Migration From Platform Computing's Load Sharing Facility to Sun N1 Grid Engine Software

Kirk Patton (Transmeta) and Omar Hassaine (Sun Microsystems), June, 2005


Abstract

This paper presents a case study covering Transmeta's migration process from Platform Computing's Load Sharing Facility (LSF 4.0.1) to Sun N1 Grid Engine 6 software (N1GE6). Transmeta initially started experimenting with the open source version of Grid Engine (SGE5.3.x) for a period of time and subsequently decided to upgrade to the latest Sun N1GE6 product.

This study covers the following stages of this significant project:

  • Compare the feature set of the two competing products
  • Retool the general job submission and work flow
  • Re-engineer the queue configuration
  • Configure the scheduling policies
  • Implement additional customizations such as:
    • License proxy
    • Job status script
    • Queue customizations

1. Introduction (by Kirk Patton)

I joined Transmeta in the first half of 2002. As part of my responsibilities, I inherited the day-to-day administration and maintenance of the LSF cluster and soon began a project to streamline and simplify the job workflow.

I worked with Omar Hassaine, Grid engineer at Sun, to replace LSF with a Sun N1GE6 system.

The cluster environment consisted of approximately 72 users and 524 processors running Red Hat Linux. The jobs submitted to the cluster were a diverse mixture of in-house tools and third-party applications such as FinSim, HDLScore, Arcadia, Simplex, and so on.

The cluster had grown over the years with an ever-increasing number of queues. Queues were added as new projects were started and to satisfy user requests for a simple means to submit jobs to a Distributed Resource Manager (DRM). The number of queues reached more than 80 by the time the migration to SGE had begun.

The majority of the queues were set up because not all users fully understood which submission options were appropriate to route their jobs.

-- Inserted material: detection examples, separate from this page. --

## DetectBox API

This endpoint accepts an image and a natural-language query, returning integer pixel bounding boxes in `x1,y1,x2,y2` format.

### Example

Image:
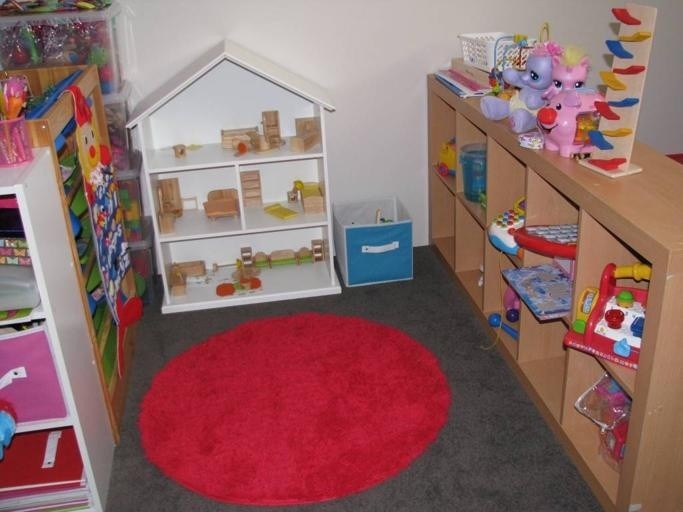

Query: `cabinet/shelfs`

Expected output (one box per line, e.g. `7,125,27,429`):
428,71,683,512
1,64,140,443
126,39,342,314
1,145,115,510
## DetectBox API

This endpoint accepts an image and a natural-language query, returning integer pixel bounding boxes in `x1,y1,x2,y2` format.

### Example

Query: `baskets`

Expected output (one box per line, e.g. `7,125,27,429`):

Many users simply did not want to learn the job submission semantics.

Queues were added with the appropriate job options needed to route jobs, hard-wired into the queue definition.

Since nearly all of the queue-level job routing options could be specified at job submission time, it was apparent that the many batch queues could be eliminated by wrapping the native submission program with a script.

The script would parse the job options from an external file and build the correct submission command on the fly.

During the development of the script, it was quickly realized that the batch system could be abstracted from the users entirely and replaced with very little disruption.

Given licensing costs, replacing the batch system was not only possible, it made economic sense.

Please note: The LSF product we used was LSF4.0.1, an older version. Also, this article describes a specific migration project; results may vary.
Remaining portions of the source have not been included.